- **REQUIRED WORK**:
Identify each line in the material below that contains the word "further", and copy those lines in full. Case matters, so count only matches with the same capitalization.

--- begin ---

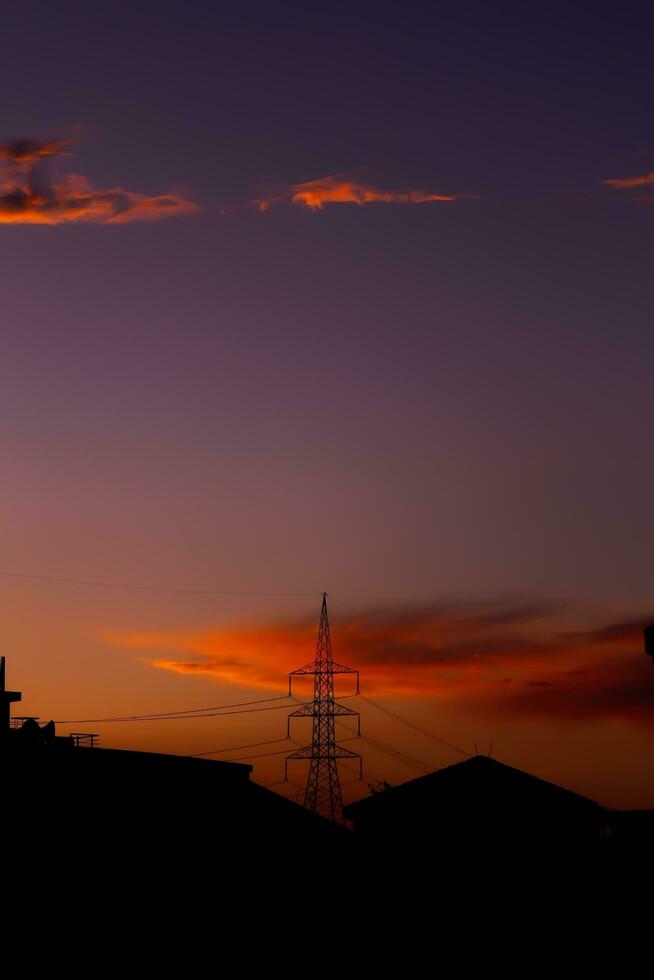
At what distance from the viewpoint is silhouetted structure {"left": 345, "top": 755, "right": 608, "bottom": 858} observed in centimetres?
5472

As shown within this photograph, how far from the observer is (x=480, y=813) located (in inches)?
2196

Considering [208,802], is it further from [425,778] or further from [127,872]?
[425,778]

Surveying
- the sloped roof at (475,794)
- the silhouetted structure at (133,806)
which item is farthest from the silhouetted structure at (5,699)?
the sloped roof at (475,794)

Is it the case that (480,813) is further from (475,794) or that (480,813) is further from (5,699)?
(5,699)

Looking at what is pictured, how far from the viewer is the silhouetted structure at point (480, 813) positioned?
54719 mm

--- end ---
--- begin ---

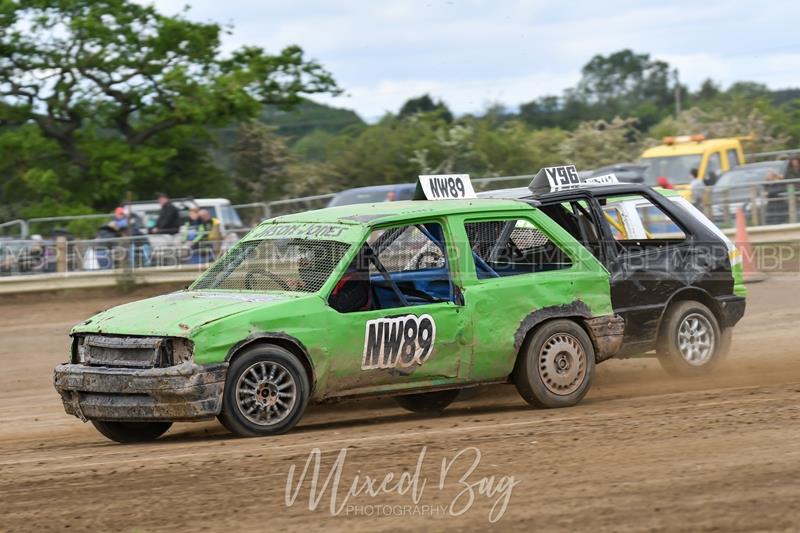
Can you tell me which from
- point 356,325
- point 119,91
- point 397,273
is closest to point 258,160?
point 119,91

--- end ---

- **RESPONSE TO THE TASK**:
Considering [208,802], is it further from [425,778] or further from [127,872]?
Is it the case that (480,813) is further from (475,794) or that (480,813) is further from (5,699)?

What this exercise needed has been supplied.